La política carroñera no es algo nuevo en nuestro medio. Se hizo presente en las últimas elecciones regionales en La Paz, ante el agotamiento de un ciclo de transformación urbana en la sede de gobierno. No solo había que alimentarse del que aparecía como cadáver político en ese momento, había que llegar a la médula y las entrañas mismas cambiando a los equipos especializados de áreas clave del Gobierno Municipal como la gestión de riesgos, solo para poner un ejemplo, a fin de entregar espacios institucionales a quienes apoyaron generosamente en la campaña electoral.

Estrenado en el cargo, el Alcalde de La Paz no solamente instruyó retirar el comunicado de la gestión de Luis Revilla que alertó sobre ocho edificios fuera de norma de la constructora de Lora, sino que el 5 de mayo, dos días después de haber asumido la conducción de la ciudad, nombró a un empleado del dueño de Las Loritas como Secretario Municipal de Gestión Integral de Riesgos. ¿Fueron decisiones destinadas a pagar la factura por el apoyo recibido en la campaña electoral a costa del bien común? Claro que sí y con política carroñera de por medio, creyendo que había que engullir hasta de la última de las vísceras.

Han pasado un poco más de tres años de la actual gestión municipal en La Paz y queda claro que haber considerado que todo era carroña fue un grueso error que hoy está trayendo consecuencias para la ciudad, no para la Alcaldía de Arias. Pero, lo más execrable es constatar que los políticos carroñeros de 2020-2021 vuelven a sobrevolar por los cielos ediles al sentir que hay nuevos cadáveres políticos. Se dice que los buitres son aves carroñeras altamente peligrosas porque no esperan a que los cuerpos entren en descomposición, sino que atacan y matan.

En las últimas dos semanas vi, escuché y leí declaraciones públicas realizadas por exautoridades municipales y exdirigentes de la agrupación política de Arias, separados recientemente por razones hasta ahora no explicadas, aplicando la política de la carroña contra sus excompañeros de aventura política cuestionando, criticando y revelando datos e información para desprestigiar más la maltrecha administración municipal, inclusive cerrando su listado de quejas haciendo alusión a la “ciudad maravilla”, el título mundial que consiguió para La Paz el exalcalde Revilla.
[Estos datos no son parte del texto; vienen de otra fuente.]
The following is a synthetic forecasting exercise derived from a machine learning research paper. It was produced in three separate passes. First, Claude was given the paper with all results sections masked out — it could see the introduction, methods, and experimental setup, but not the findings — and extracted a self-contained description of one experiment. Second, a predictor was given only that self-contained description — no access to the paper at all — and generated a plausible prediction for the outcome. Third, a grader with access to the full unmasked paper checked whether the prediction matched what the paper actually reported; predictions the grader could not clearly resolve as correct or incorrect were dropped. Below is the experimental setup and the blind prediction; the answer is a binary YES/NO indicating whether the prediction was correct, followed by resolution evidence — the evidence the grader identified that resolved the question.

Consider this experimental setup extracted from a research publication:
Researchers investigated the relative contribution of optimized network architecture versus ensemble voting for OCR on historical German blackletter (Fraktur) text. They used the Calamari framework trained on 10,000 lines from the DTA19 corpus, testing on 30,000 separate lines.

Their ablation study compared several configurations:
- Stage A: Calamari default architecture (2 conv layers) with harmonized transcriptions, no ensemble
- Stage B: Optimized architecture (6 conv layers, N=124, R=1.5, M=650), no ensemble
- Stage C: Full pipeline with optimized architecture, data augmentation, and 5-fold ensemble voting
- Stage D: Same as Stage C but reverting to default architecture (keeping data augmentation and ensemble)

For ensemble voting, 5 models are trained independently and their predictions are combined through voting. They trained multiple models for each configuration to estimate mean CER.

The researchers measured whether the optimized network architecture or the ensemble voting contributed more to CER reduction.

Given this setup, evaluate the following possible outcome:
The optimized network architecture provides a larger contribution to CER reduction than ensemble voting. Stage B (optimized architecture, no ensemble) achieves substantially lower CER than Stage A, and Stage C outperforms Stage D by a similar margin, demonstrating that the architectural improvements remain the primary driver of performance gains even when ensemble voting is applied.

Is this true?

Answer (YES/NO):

Y en su lógica carroñera, ya fueron a golpear las puertas de otras tiendas políticas para ofrecer más datos, más sistematizaciones y más información que pueden servir en la campaña de 2026. Otros, sin ese tipo de anzuelos, pero con ganas de seguir aprovechándose de la Alcaldía paceña, se están acercando otras opciones partidarias, unas que se están reorganizando y otras que pueden disputar la conducción de la sede de gobierno. Concejales, secretarios municipales, subalcaldes, directores, jefes y funcionarios mandan señales y buscan reuniones en calidad de críticos de una gestión que había tenido debilidades, irregularidades.

Antes y durante el 2021, el argumento carroñero fue que lo nuevo debía acabar con lo viejo en la política local y nacional. Resulta que muchos de los que se llenaron la boca con ese tipo de discursos mostraron en estos últimos años que padecen de corrupción compulsiva y de deshonestidad sin límites. ¿Cuál será la nueva narrativa de esos buitres? Pronto nos enteraremos de sus cajas de mensajes y no harán otra cosa que confirmar que la política carroñera existió, existe y existirá; que Arias y sus exsocios electorales la utilizaron hace tres años; y que el Alcalde de La Paz es irónicamente víctima de los políticos carroñeros. Cría cuervos y te sacarán los ojos.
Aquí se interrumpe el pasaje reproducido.